# Data Normalization Techniques

First step to make sense of data

**Decimal scaling**

Divide the data to make the max value below 1

**Min-Max Normalization (**scaling to a range)

Minimum get transformed to 0 and maximum gets transformed to 1.

v’ = (v-min/max-min)

Guarantees all features will have the exact same scale but does not handle outliers well

**Z-Score Normalization (Robust Standardization)**

Z-score is a variation of scaling that represents the number of standard deviations away from the mean.

v’ = ((v-mean)/standard deviation)

Handles outliers, but does not produce normalized data with the

exactsame scale

**Log Transform**

The Log Transform decreases the effect of the outliers, due to the normalization of magnitude differences and the model become more robust.

v’ = log(v)

Log scaling is helpful when a handful of your values have many points, while most other values have few points. This data distribution is known as the power law distribution

**Feature Clipping**

If your data set contains extreme outliers, you might try feature clipping, which caps all feature values above (or below) a certain value to fixed value.
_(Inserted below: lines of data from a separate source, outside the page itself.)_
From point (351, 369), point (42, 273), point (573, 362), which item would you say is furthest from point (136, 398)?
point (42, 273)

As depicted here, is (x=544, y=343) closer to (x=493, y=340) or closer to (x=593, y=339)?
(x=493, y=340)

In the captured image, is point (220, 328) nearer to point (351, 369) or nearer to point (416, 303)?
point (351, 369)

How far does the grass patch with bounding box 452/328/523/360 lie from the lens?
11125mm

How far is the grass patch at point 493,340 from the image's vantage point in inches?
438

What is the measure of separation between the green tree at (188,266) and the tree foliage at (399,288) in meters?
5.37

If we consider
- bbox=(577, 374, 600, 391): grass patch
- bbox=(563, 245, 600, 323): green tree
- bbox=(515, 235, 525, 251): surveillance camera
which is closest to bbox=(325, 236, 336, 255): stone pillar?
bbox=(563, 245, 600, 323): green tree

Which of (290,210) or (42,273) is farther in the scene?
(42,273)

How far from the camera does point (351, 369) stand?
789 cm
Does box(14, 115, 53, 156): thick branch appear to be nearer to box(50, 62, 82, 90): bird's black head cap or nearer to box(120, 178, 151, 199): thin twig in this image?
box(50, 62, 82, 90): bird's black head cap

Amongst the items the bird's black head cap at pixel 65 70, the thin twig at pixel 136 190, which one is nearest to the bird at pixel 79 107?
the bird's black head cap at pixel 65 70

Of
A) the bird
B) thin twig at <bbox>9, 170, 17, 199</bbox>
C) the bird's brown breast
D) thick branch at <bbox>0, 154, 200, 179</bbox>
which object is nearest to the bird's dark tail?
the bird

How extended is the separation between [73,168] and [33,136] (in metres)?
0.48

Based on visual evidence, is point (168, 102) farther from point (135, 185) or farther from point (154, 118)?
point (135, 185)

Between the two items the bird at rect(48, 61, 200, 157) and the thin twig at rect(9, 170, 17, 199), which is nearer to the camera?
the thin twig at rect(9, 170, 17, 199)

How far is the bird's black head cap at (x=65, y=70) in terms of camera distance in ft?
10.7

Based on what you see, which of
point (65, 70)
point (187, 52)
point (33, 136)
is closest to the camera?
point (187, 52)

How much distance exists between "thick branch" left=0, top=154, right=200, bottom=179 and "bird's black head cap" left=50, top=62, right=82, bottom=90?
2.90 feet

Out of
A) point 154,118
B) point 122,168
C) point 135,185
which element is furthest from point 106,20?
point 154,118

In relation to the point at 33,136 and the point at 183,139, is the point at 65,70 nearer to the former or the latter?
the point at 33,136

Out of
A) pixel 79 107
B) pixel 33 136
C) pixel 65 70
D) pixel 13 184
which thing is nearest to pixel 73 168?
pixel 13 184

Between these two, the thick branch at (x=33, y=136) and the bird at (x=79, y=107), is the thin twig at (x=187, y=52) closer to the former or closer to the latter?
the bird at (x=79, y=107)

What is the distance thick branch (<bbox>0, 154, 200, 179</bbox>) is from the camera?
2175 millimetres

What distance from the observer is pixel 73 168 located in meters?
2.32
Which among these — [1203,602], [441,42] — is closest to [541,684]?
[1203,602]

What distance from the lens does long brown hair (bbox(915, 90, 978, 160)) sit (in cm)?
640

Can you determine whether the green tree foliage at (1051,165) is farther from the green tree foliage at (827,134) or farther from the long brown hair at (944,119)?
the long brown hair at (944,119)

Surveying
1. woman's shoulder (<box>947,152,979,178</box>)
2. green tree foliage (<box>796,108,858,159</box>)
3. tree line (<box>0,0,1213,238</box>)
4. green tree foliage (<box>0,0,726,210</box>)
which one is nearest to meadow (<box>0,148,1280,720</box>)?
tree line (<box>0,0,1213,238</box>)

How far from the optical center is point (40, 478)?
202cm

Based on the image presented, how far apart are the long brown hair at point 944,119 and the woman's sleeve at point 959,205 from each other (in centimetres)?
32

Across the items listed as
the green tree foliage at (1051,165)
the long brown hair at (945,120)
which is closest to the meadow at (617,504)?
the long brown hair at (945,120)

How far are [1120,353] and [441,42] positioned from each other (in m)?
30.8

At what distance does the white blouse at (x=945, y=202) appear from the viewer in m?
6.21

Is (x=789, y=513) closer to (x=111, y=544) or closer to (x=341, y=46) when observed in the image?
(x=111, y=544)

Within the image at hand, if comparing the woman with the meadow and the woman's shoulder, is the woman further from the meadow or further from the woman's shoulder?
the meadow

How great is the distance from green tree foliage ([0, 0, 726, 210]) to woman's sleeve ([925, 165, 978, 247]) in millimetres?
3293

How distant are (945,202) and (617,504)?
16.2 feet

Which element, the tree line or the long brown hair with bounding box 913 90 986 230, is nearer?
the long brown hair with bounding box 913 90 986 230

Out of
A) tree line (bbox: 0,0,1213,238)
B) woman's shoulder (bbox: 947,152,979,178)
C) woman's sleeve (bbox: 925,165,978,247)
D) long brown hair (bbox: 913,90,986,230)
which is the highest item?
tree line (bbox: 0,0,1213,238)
**Buckets with equally spaced boundaries**

the boundaries are fixed and encompass the same range

**Buckets with Quantile Bucketing**

Creating buckets that each have the same number of points

**Spotting Outliers with Inter-Quartile Range**

IQR = Q3-Q1

Lower Outlier Limit = Q1- 1.5*IQR

Upper Limit = Q3+1.5*!QR

example —

10.2, 14.1, 14.4. 14.4, 14.4, 14.5, 14.5, 14.6, 14.7, 14.7, 14.7, 14.9, 15.1, 15.9, 16.4

Q1(25th percentile) = 14.4

Q2(50th percentile) = 14.6

Q3(75th percentile) = 14.9

IQR = .5, Lower Limit = 13.65, Upper Limit =15.65